- Records of spatial reasoning questions -

⁂

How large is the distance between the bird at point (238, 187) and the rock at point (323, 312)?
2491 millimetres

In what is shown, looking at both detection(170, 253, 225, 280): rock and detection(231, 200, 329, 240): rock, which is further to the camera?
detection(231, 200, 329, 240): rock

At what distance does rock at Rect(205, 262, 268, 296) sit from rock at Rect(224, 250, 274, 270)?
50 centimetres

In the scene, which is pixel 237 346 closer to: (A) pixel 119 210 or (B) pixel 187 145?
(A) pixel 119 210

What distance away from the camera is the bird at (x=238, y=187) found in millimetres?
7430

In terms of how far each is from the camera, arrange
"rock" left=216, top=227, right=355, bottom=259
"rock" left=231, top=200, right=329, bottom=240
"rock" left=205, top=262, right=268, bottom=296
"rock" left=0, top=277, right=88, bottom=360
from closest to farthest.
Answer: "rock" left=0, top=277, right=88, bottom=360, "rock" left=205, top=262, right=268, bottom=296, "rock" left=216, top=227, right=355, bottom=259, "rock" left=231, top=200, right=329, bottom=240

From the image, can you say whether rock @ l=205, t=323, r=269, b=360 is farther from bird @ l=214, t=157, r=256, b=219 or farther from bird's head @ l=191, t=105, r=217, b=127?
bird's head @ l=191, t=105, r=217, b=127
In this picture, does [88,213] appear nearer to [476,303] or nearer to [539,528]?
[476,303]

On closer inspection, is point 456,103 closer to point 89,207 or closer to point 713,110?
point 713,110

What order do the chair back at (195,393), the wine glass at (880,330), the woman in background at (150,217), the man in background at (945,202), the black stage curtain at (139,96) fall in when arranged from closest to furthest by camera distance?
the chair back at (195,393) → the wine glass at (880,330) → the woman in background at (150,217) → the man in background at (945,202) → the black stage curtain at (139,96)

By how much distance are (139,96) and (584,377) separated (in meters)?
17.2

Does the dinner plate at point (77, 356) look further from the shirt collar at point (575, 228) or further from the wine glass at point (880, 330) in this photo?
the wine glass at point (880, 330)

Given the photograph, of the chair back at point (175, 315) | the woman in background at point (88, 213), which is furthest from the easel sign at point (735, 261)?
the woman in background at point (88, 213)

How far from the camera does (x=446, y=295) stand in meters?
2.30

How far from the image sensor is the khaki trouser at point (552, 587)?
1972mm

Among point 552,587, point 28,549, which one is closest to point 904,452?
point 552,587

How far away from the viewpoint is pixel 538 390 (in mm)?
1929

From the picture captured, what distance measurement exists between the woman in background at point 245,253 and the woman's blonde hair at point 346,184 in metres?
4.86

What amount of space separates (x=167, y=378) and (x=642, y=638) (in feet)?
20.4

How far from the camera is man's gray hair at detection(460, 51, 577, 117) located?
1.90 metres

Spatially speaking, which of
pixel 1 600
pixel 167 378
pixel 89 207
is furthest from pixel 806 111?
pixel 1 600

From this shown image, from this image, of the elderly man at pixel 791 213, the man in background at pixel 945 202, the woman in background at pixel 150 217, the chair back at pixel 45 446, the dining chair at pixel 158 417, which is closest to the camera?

⁂

- What the task requires -
Change "Spatially speaking" to "Geometrically speaking" in the records, starting at the line containing "What amount of" and ending at the end of the records, and write out that stretch with nothing else altered.

- Finished task -
What amount of space separates (x=167, y=378) and (x=642, y=638) (in feet)?
20.4

How far from the camera is man's gray hair at detection(460, 51, 577, 117) located?
1.90 metres

Geometrically speaking, which of
pixel 1 600
pixel 167 378
pixel 89 207
is furthest from pixel 806 111?
pixel 1 600

From this shown image, from this image, of the elderly man at pixel 791 213, the man in background at pixel 945 202, the woman in background at pixel 150 217, the chair back at pixel 45 446, the dining chair at pixel 158 417, which is closest to the camera?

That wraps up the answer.